Ignoring the reports of mushroom growth of the dengue larvae, the health department has not started door-to-door campaigns so far to check various sources of breeding of the mosquitoes, he says, adding that in the past the health workers used to check freezers, coolers, flower pots, artificial lakes and others such potential hot spots for dengue breeding and ensure water doesn’t accumulate there.

“During the first epidemic of the dengue in 2011, we had trained thousands of health professionals, including young medics, nurses and paramedics, for the diagnoses of the dengue fever and the treatment,” the ex-health minister says.

It was ensured then that no patient should die of dengue, he says, adding that fact-based data reporting had also helped a lot in eradication of the disease in the province.

Prof Akram warned that underreported dengue cases could destroy all the efforts and strategies aimed at eradicating the virus.

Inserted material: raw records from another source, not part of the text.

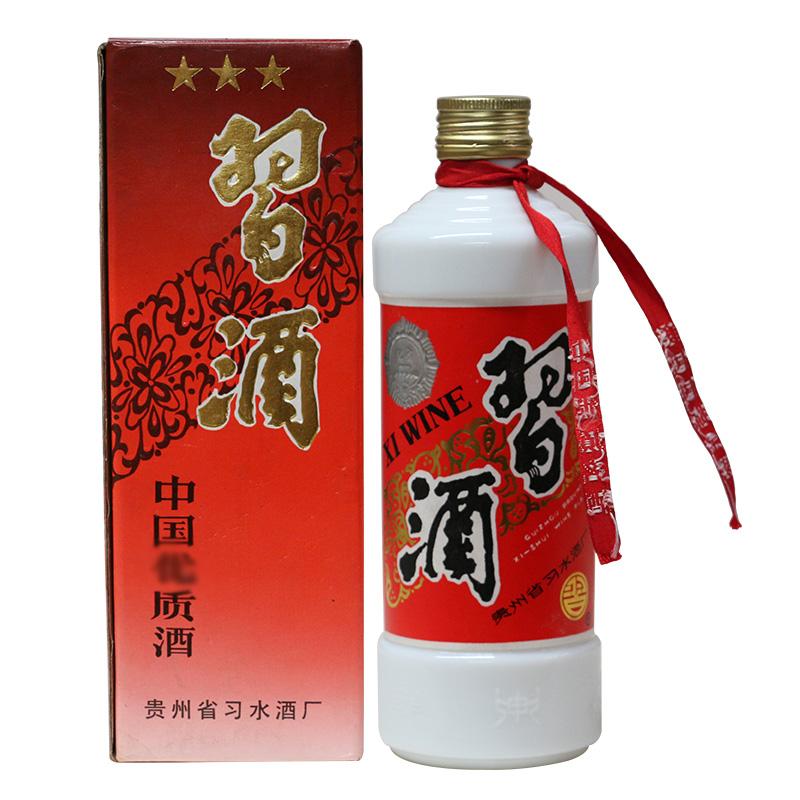 【老酒特卖】53±1°贵州习酒(圆瓶)500ml(90年代初期)收藏老酒
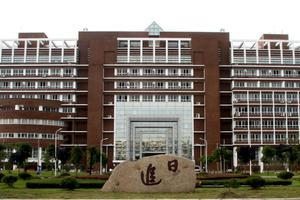 2020年宁波大学普通本科招生章程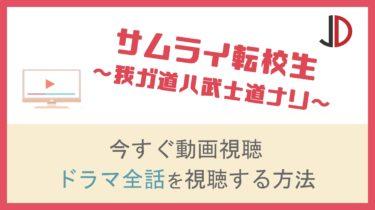 ドラマ|サムライ転校生 我ガ道ハ武士道ナリの動画を無料でフル視聴する方法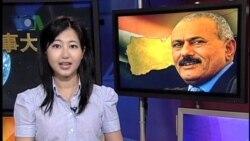 也门总统萨利赫准备签署权力移交协议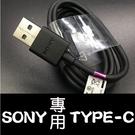 SONY 原廠用 傳輸線 安卓 通用 X...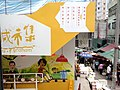 HK Central 嘉咸街 Graham Street Market 結志街 Gage Street Taste of Graham facade Dec 2016 Lnv2 001.jpg
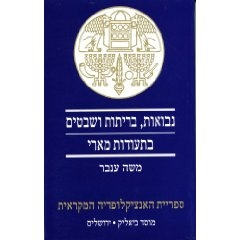 Prophecy, Treaty-Making and Tribes in the Mari Documents (Hebrew)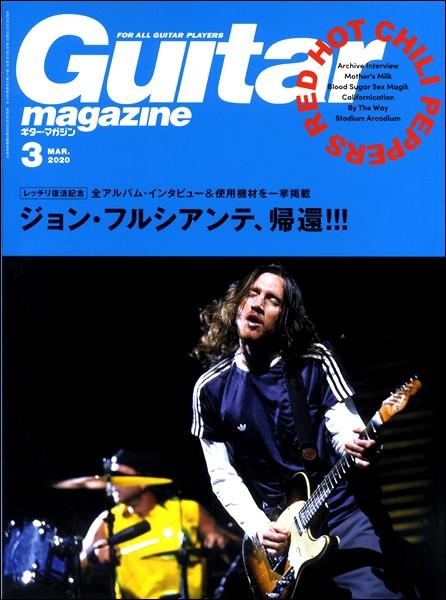 雑誌 ギターマガジン 2020年3月号 / リットーミ...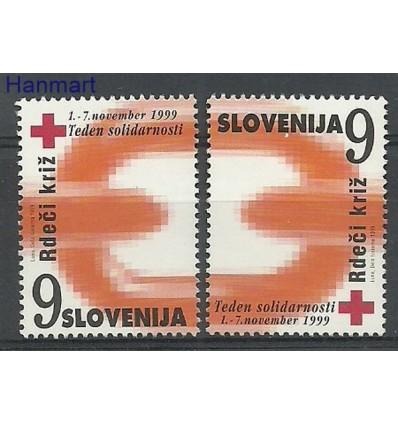 Słowenia 1999 Mi 19-20 Czyste **
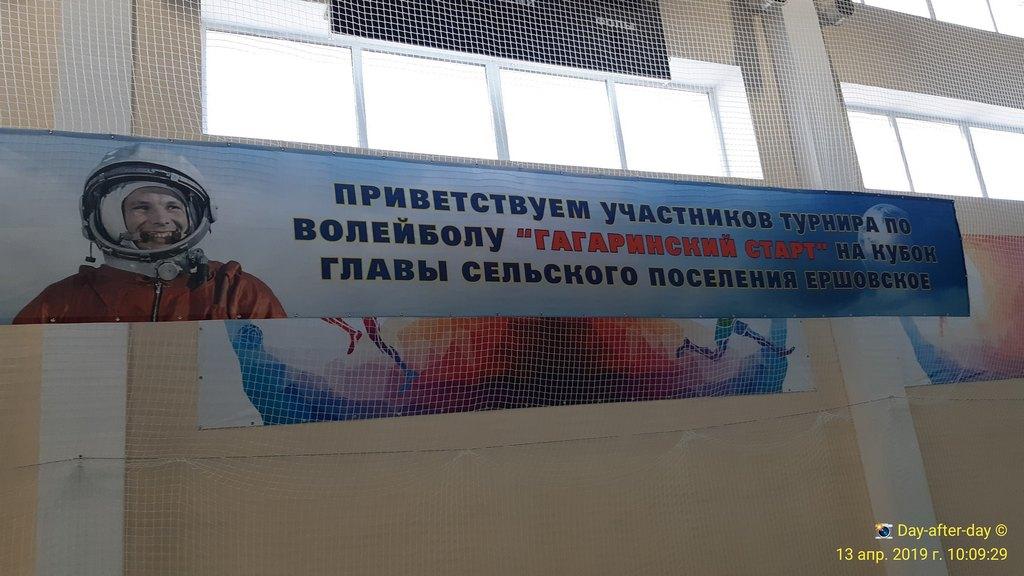 """Финал """"Гагаринского старта"""""""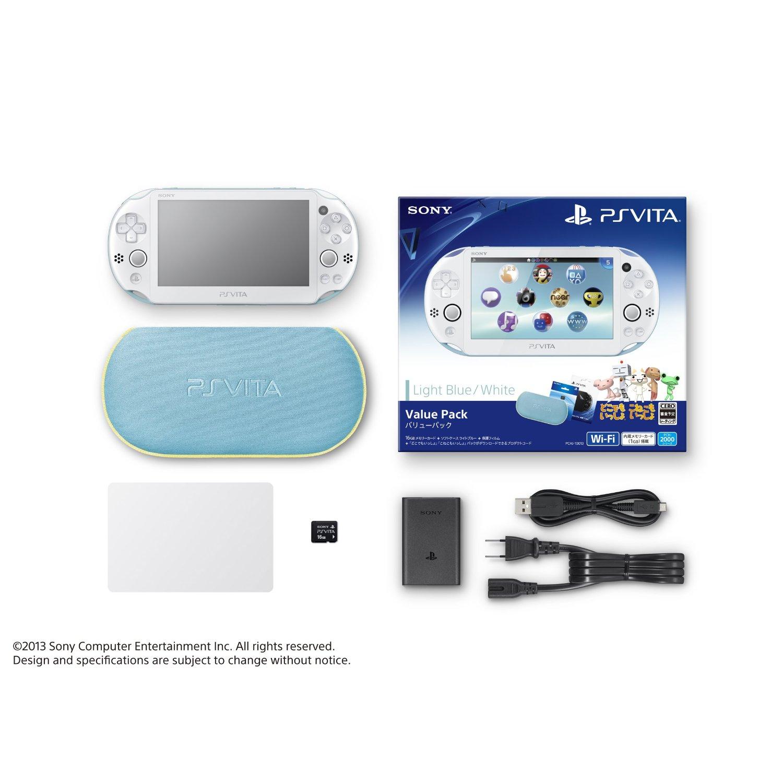 PlayStation Vita Value Pack ライトブルーホワイト2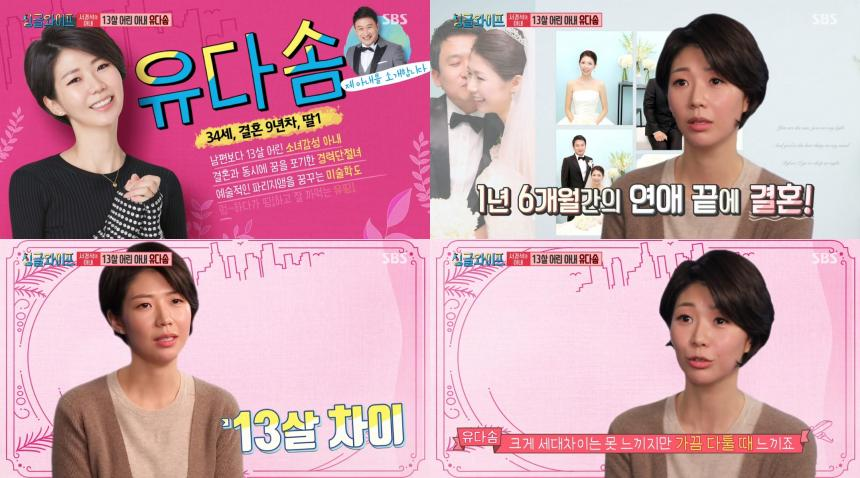 SBS '싱글와이프 시즌2' 방송 캡처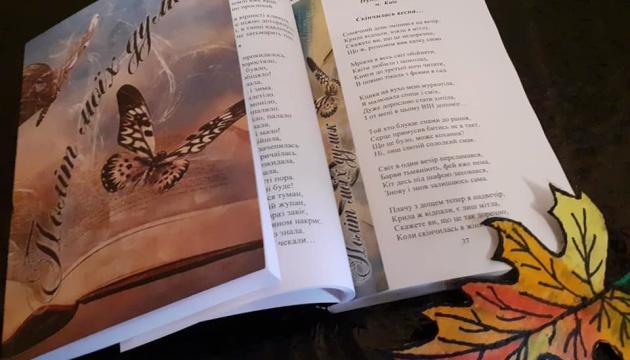 Вірші української поетеси з Індії увійшли до нового літературного альманаху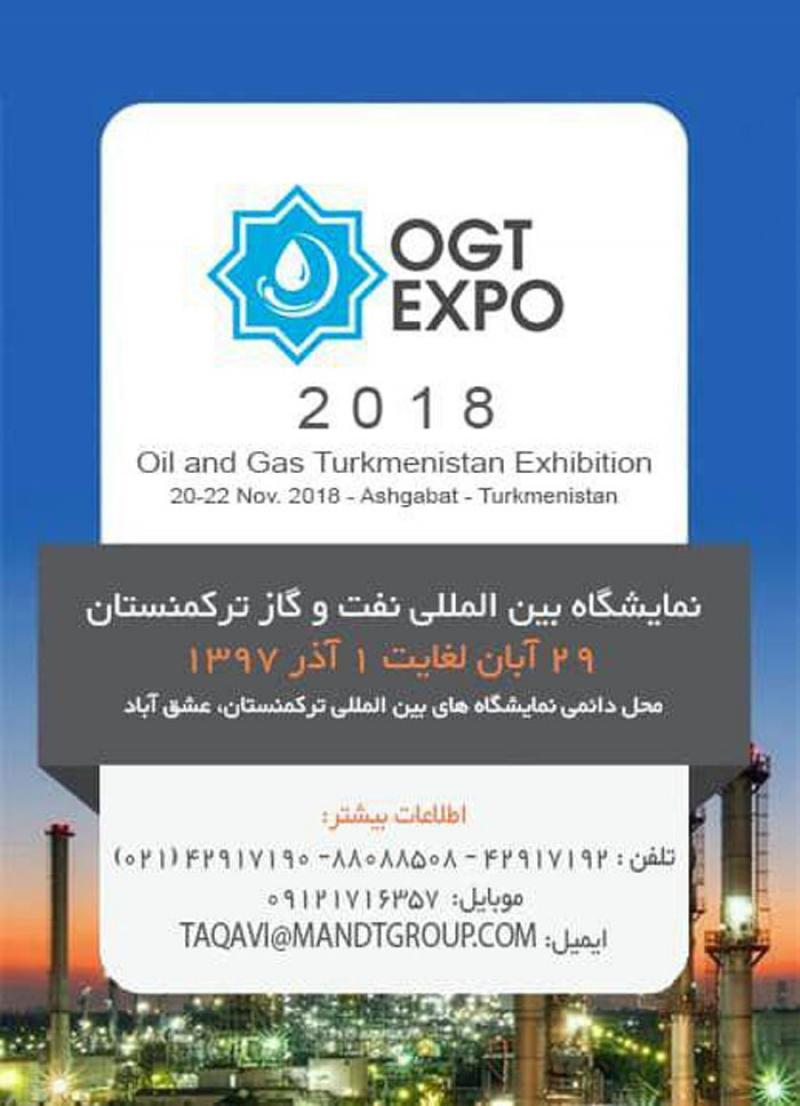 نمایشگاه نفت و گاز عشق آباد ترکمنستان 2018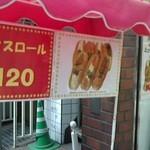 24462408 - 140223東京 K'sキッチンハッピーロード店 名物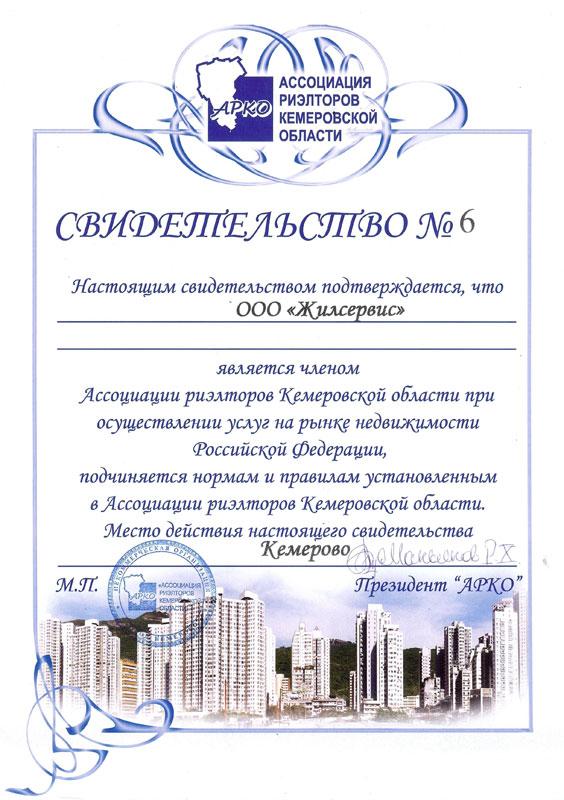 Свидетельство №6 очленстве вАссоциации риэлторов Кемеровской области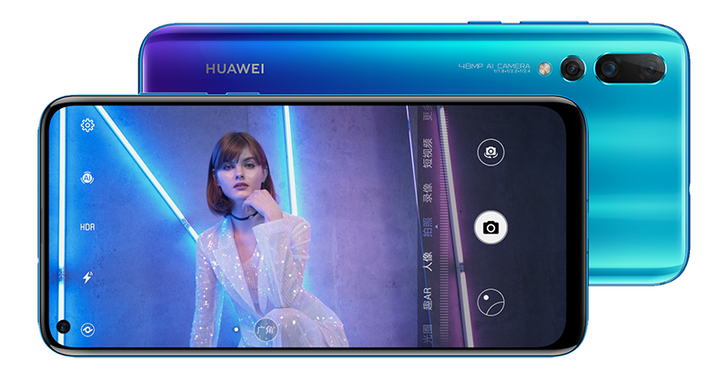 Huawei Nova 4 is the latest phone with a hole-punch display and a 48-megapixel camera
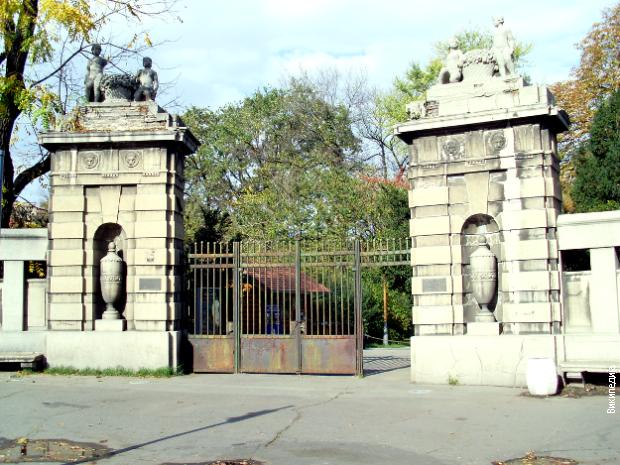 Ботаничка башта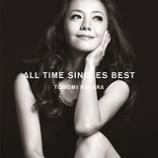 『CD Review:華原朋美「ALL TIME SINGLES BEST」』の画像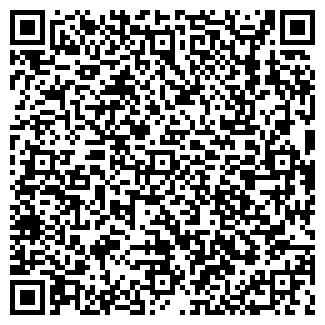 QR-код с контактной информацией организации ЧП Яременко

A spokesperson for Punjab Health Minister Khwaja Salman Rafique says that the department would make sure that reporting of the dengue cases data matches the number of patients visiting the public and private sector health facilities.

He agreed that showing less impact of the dengue disease would adversely affect the efforts to curtail the disease.

“The Punjab health minister has decided to take up the matter of underreported dengue cases in the next meeting of the cabinet committee which would review the situation of dengue and other viral diseases in the province,” the spokesperson says.

Meanwhile, he says the health minister has also sought reports from the relevant authorities reporting dengue fever data across Punjab.